== Selection ==
These particular devices would not connect to my wi-fi system for reasons never understood. The algorithms did not like my network, I suppose. The service contract also turned out to be useless, as, after multiple excruciating waits “on hold,” the “technical experts” at the service company simply told me to call the manufacturer for advice on set-up. They had no idea what to do and really weren’t much interested.
So, I returned the devices. Both of them. Fortunately for me, the seller had a UPS pick-up system so all I had to do was get the devices, in their original boxes with all wrappings, wires, etc., down to the concierge desk. Done and done, sore back and all.
The search for a viable machine resumed. I located another AiO, from a different well-known brand, sold by Best Buy. Well-known brand. Free shipping. What could go wrong? Chastened by my earlier experience, I paid for another service contract with the “famous” Best Buy Geek Squad that claimed to include 24-7 installation/setup advice, guaranteed. I’m on a roll now. Stand back and stand by.
The device was delivered promptly enough but, and this is a big but, this device also was unable to connect to my wi-fi system and thus could not, for example, print documents that resided on my computer. It was the algorithms, I’m sure. I spent more than two hours on the phone with various “representatives” from the Geek Squad, mostly on hold, none of whom had any helpful advice on the rare occasions when I was able to actually speak with someone. And, Best Buy, it turns out, does not pay or arrange for returns.
Since by this time we had moved from New York City to Washington DC, but had no car, we paid an Uber fee to return the machine to the nearest Best Buy. The staff there was singularly uninterested in why we were returning it: “just drop it over there.” But, without argument, they did refund both the purchase price and the cost of the utterly useless Geek Squad service agreement. [Note to self: don’t forget to send Best Buy a bill for the Uber fees].
Sooo, the search resumed yet again, eventually settling on an older, smaller AiO from Epson with more limited features (e.g., a smaller sheet feeder) available at Amazon, where, in my experience, returns were usually pretty straightforward. Now, my prime criterion for buying anything was whether it was easy to return the item when, most likely, it didn’t work. Ben Franklin said “experience keeps a dear school but a fool will learn in no other.” That is what we have come to. I declined to buy the service contract this time. It was me and my manual or bust.

== Stated exercise 1 ==
Answer these questions about the printer account, each on its own line:
(a) Which store sold the second all-in-one?
(b) How did the writer get that machine back to the store after the move to Washington DC?
(c) Which brand did the writer finally settle on, and where was it bought?
== Stated exercise 2 ==
Rewrite the paragraph of the printer account that begins "The device was delivered promptly" as a short list that keeps its main facts.

== Provided records ==
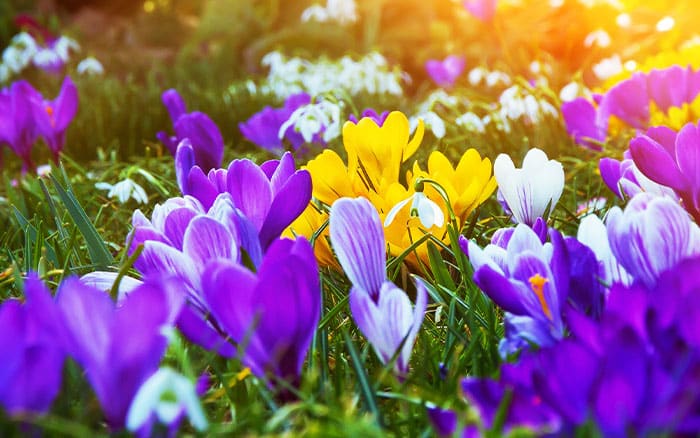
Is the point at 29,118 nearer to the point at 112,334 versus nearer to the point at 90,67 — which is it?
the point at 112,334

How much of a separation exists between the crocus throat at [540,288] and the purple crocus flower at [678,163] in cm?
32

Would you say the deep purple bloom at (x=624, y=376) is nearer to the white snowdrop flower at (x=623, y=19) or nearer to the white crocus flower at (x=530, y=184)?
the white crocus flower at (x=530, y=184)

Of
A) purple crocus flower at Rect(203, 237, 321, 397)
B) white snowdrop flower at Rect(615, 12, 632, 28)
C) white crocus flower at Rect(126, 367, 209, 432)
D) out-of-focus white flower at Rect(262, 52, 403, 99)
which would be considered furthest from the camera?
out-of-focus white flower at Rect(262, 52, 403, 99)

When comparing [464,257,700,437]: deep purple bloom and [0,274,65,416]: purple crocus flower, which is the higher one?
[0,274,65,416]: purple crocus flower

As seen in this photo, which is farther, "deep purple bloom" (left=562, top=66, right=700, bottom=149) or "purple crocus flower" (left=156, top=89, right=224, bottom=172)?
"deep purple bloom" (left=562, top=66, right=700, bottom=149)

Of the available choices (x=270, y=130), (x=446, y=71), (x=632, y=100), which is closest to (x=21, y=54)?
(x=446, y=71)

--

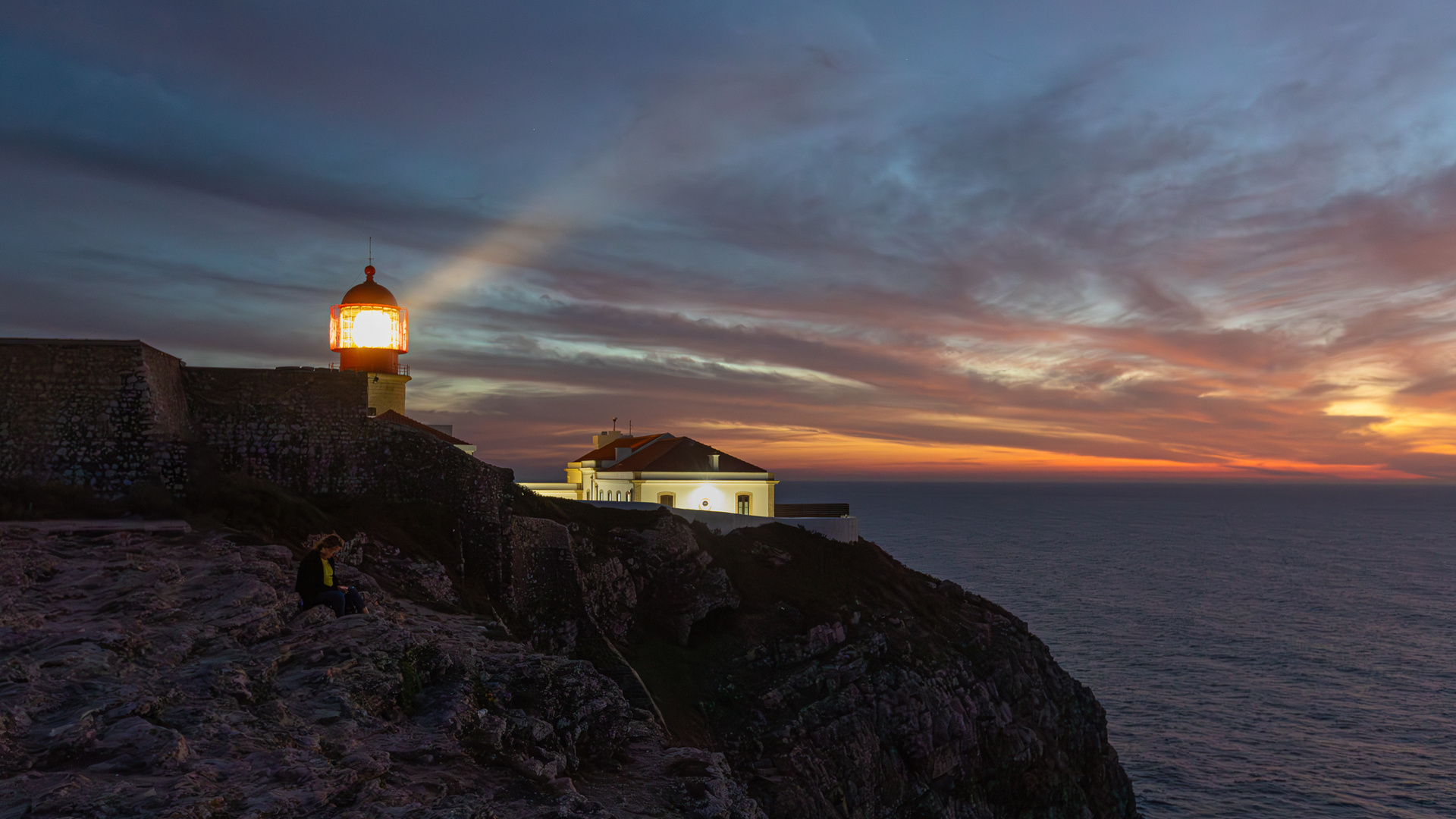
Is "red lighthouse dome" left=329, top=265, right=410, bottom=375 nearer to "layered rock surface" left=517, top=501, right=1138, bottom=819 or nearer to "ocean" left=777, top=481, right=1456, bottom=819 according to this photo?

== Problem solution 1 ==
(a) Best Buy.
(b) The writer paid an Uber fee to take it to the nearest Best Buy.
(c) Epson, bought from Amazon.

== Problem solution 2 ==
- The device arrived promptly, but it couldn't connect to the wi-fi system, so it couldn't print documents stored on the computer.
- The writer spent more than two hours on the phone with Geek Squad representatives, mostly on hold, and got no helpful advice.
- Best Buy does not pay for or arrange returns.